Manhasset Bay oyster restoration project working: Dalimonte

Manhasset Bay oyster restoration project working: Dalimonte
Oysters are handed off to board the boats before being distributed in three distinct locations. North Hempstead Councilmember Mariann Dalimonte announced that the one million oysters reintroduced into Manhasset Bay in August are alive and well. (Photo by Steven Keehner)

The one million oysters reintroduced into Manhasset Bay in August are alive and well, North Hempstead Councilmember Mariann Dalimonte announced.

“I am so excited that the reintroduced oysters are currently flourishing in Manhasset Bay,” said Dalimonte.

This summer, oysters were planted in Manhasset Bay to help the local ecosystem by improving water quality and cleaning the bay. North Hempstead approved the pilot program resolution in May.

Dalimonte met with Suffolk County Cornell Cooperative Extension team members to reassess the project’s progress on Nov. 18.

The group is running the program in collaboration with the Town and has extensive experience in similar projects across Long Island.

The group took a boat out into Manhasset Bay to assess the oysters. In August, they had dispatched two boats to place the oysters in three different locations, which officials have kept secret to prevent tampering.

The oysters are not only still alive, but they have grown, the group said.

Their positive status is an indicator the project is working. Oysters, which improve water quality by filter feeding, could contribute to the solution. Each adult oyster can filter up to 50 gallons of water per day.

“Having and maintaining a thriving oyster population in one of North Hempstead’s most essential waterways will help to reestablish marine habitats,” said Dalimonte. “[It will] improve the quality of the water, provide economic stimulus by attracting visitors to nearby downtowns and ultimately enhance a destination that is beloved by residents across the greater North Hempstead community.”

In May, Lorne Brousseau, the Cornell Cooperative’s associate marine program director, explained the science behind the oyster restoration.

The oysters placed are spat. These are oyster larvae that have attached themselves to something, such as the surface of another oyster shell.

They will eventually grow into large groups known as oyster reefs or beds. The goal is for them to thrive and grow.
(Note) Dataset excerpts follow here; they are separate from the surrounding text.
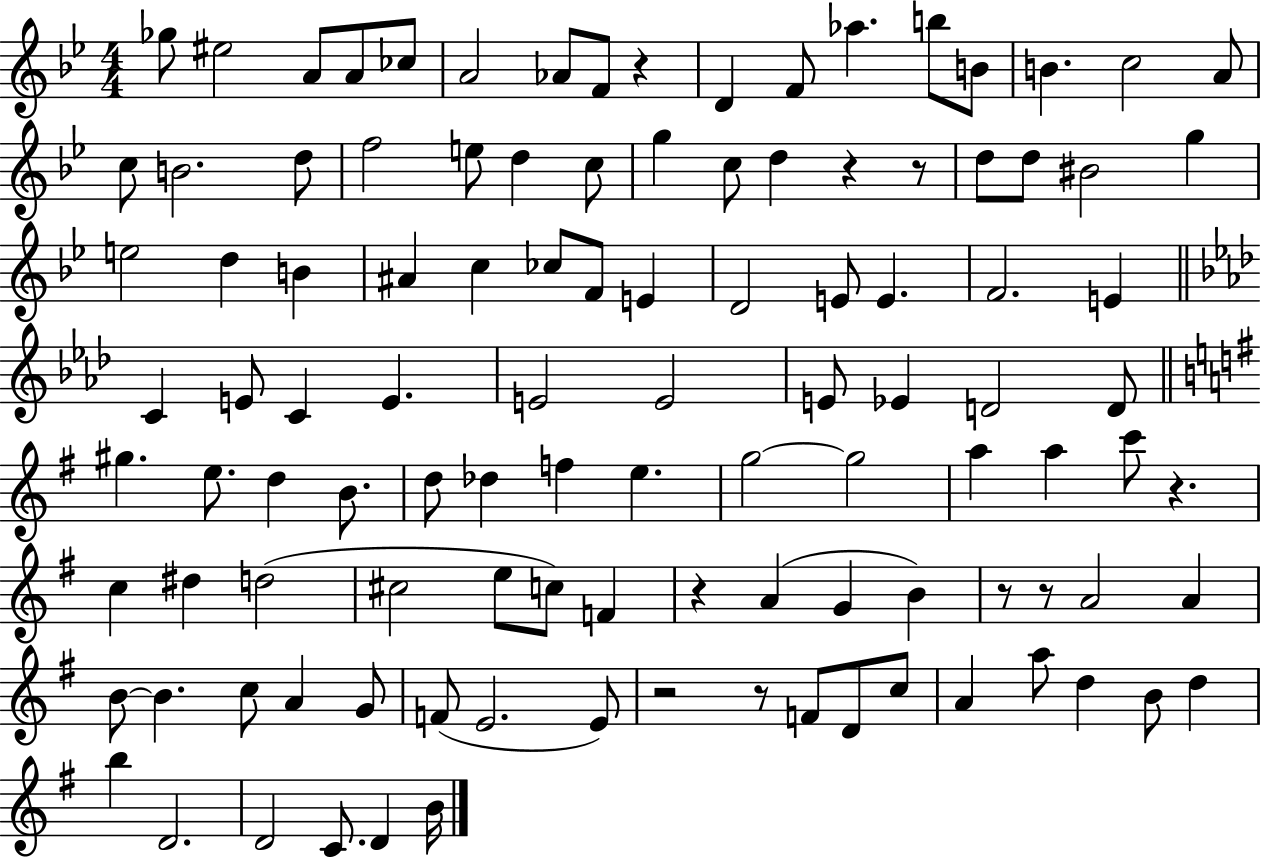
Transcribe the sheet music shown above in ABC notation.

X:1
T:Untitled
M:4/4
L:1/4
K:Bb
_g/2 ^e2 A/2 A/2 _c/2 A2 _A/2 F/2 z D F/2 _a b/2 B/2 B c2 A/2 c/2 B2 d/2 f2 e/2 d c/2 g c/2 d z z/2 d/2 d/2 ^B2 g e2 d B ^A c _c/2 F/2 E D2 E/2 E F2 E C E/2 C E E2 E2 E/2 _E D2 D/2 ^g e/2 d B/2 d/2 _d f e g2 g2 a a c'/2 z c ^d d2 ^c2 e/2 c/2 F z A G B z/2 z/2 A2 A B/2 B c/2 A G/2 F/2 E2 E/2 z2 z/2 F/2 D/2 c/2 A a/2 d B/2 d b D2 D2 C/2 D B/4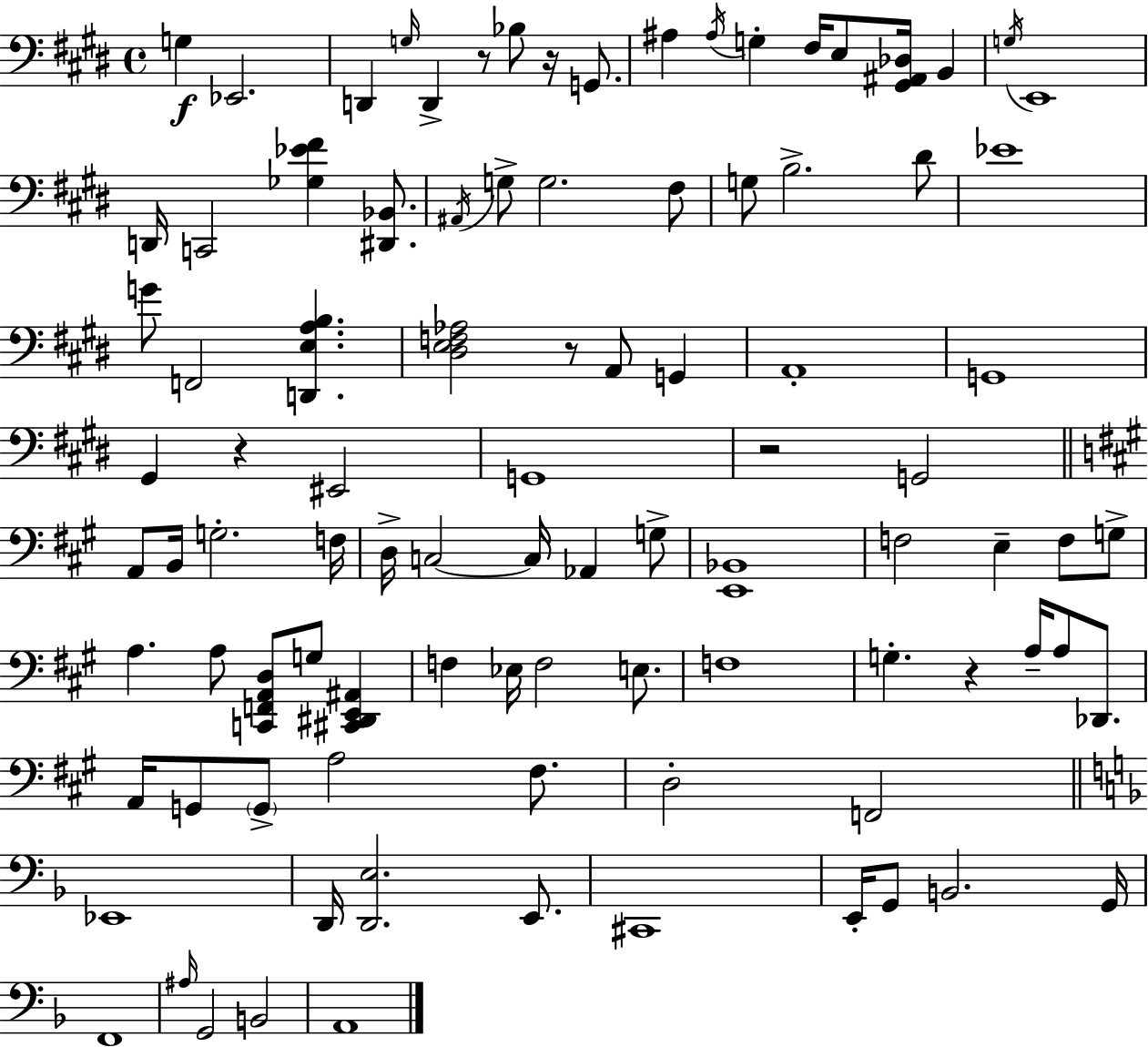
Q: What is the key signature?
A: E major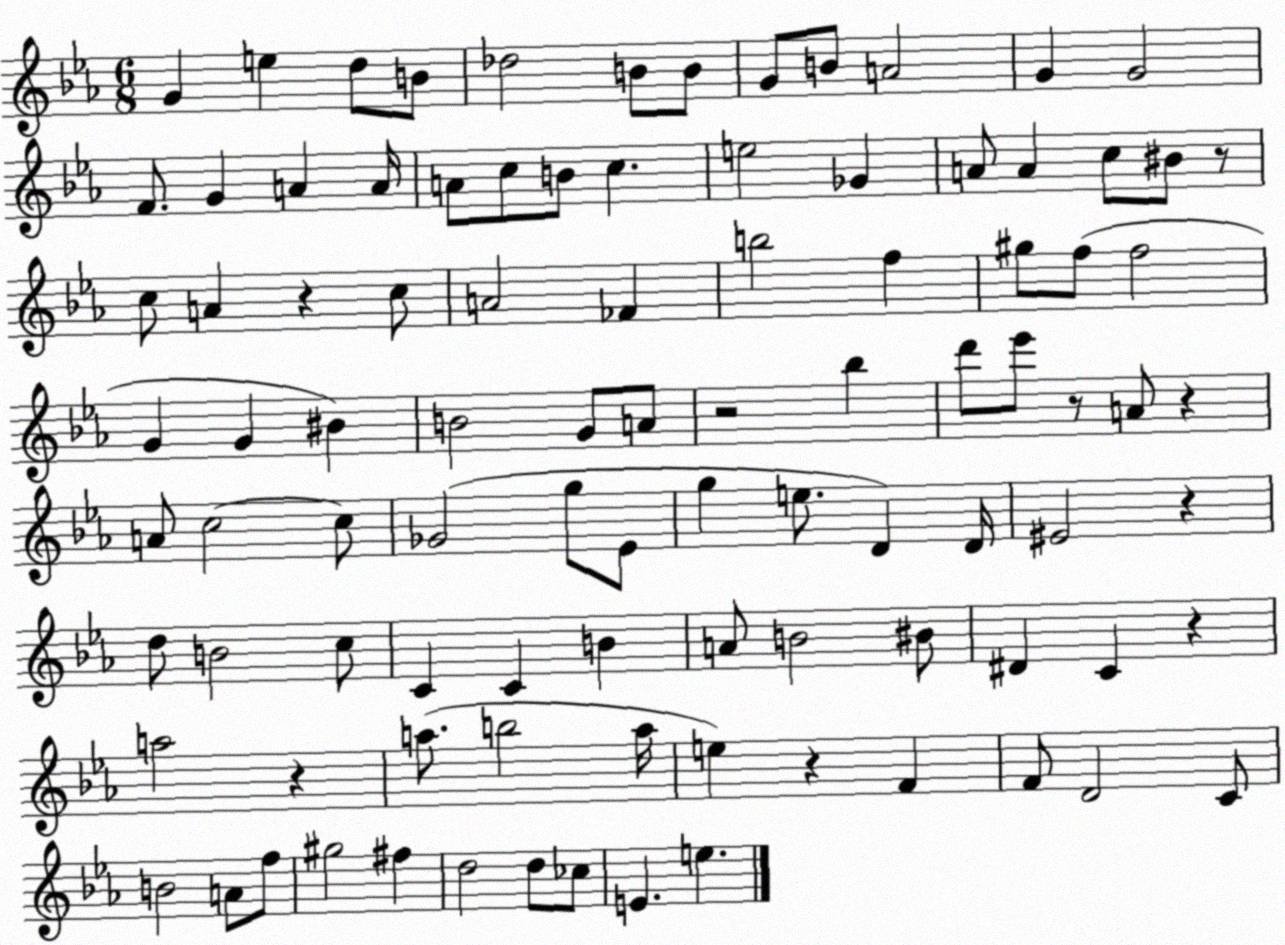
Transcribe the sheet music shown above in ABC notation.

X:1
T:Untitled
M:6/8
L:1/4
K:Eb
G e d/2 B/2 _d2 B/2 B/2 G/2 B/2 A2 G G2 F/2 G A A/4 A/2 c/2 B/2 c e2 _G A/2 A c/2 ^B/2 z/2 c/2 A z c/2 A2 _F b2 f ^g/2 f/2 f2 G G ^B B2 G/2 A/2 z2 _b d'/2 _e'/2 z/2 A/2 z A/2 c2 c/2 _G2 g/2 _E/2 g e/2 D D/4 ^E2 z d/2 B2 c/2 C C B A/2 B2 ^B/2 ^D C z a2 z a/2 b2 a/4 e z F F/2 D2 C/2 B2 A/2 f/2 ^g2 ^f d2 d/2 _c/2 E e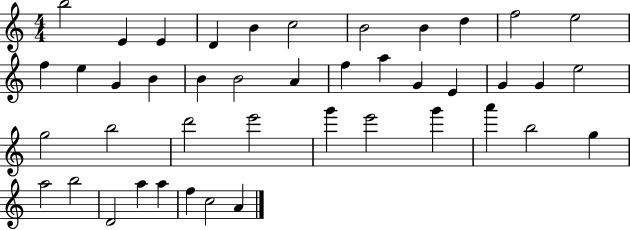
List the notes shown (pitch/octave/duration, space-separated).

B5/h E4/q E4/q D4/q B4/q C5/h B4/h B4/q D5/q F5/h E5/h F5/q E5/q G4/q B4/q B4/q B4/h A4/q F5/q A5/q G4/q E4/q G4/q G4/q E5/h G5/h B5/h D6/h E6/h G6/q E6/h G6/q A6/q B5/h G5/q A5/h B5/h D4/h A5/q A5/q F5/q C5/h A4/q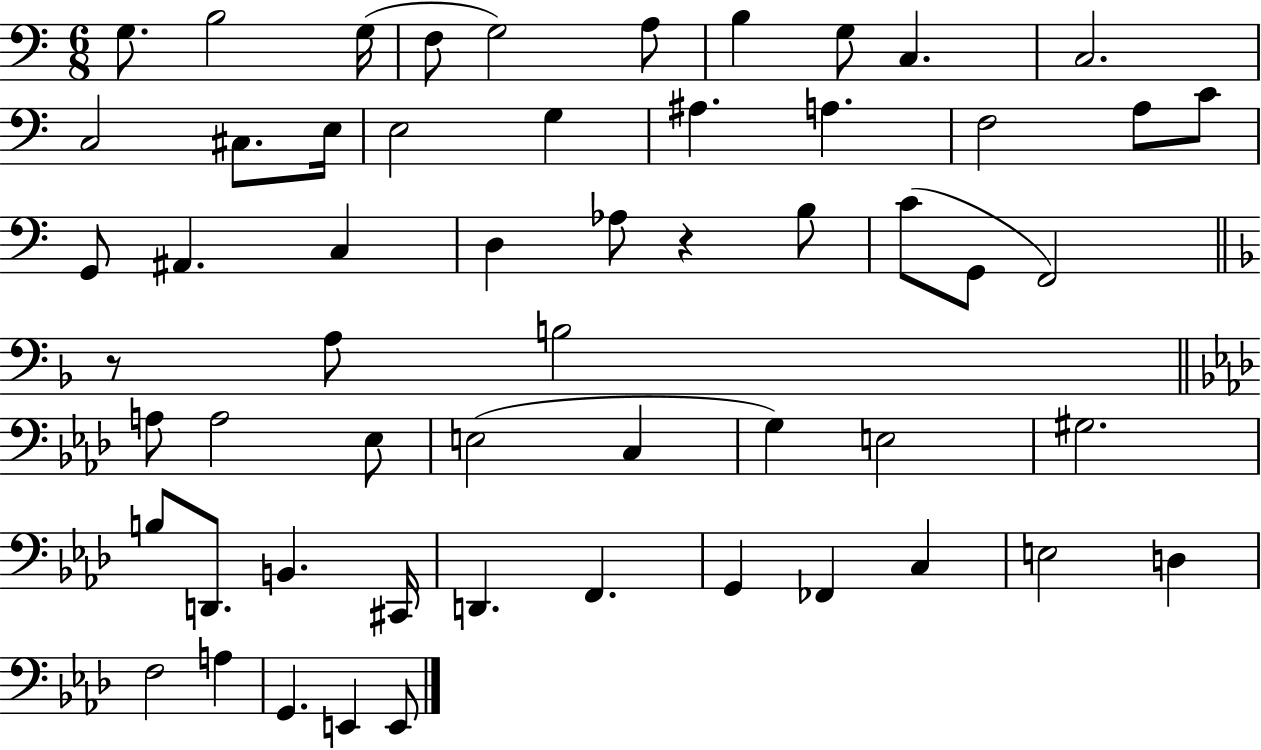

More filtering, cleaner water and a healthier ecosystem will arise.

“It doesn’t mean you just throw in a couple of thousand oysters and suddenly you have a pristine bay,” Brousseau said. “It’s something that will take time over many, many years, even decades. But if you ‌get the oyster populations back, it will impact the long-term impact on the water quality.”

The team will return in spring 2023 for another evaluation. Following that, they will decide whether they should introduce more oysters into Manhasset Bay.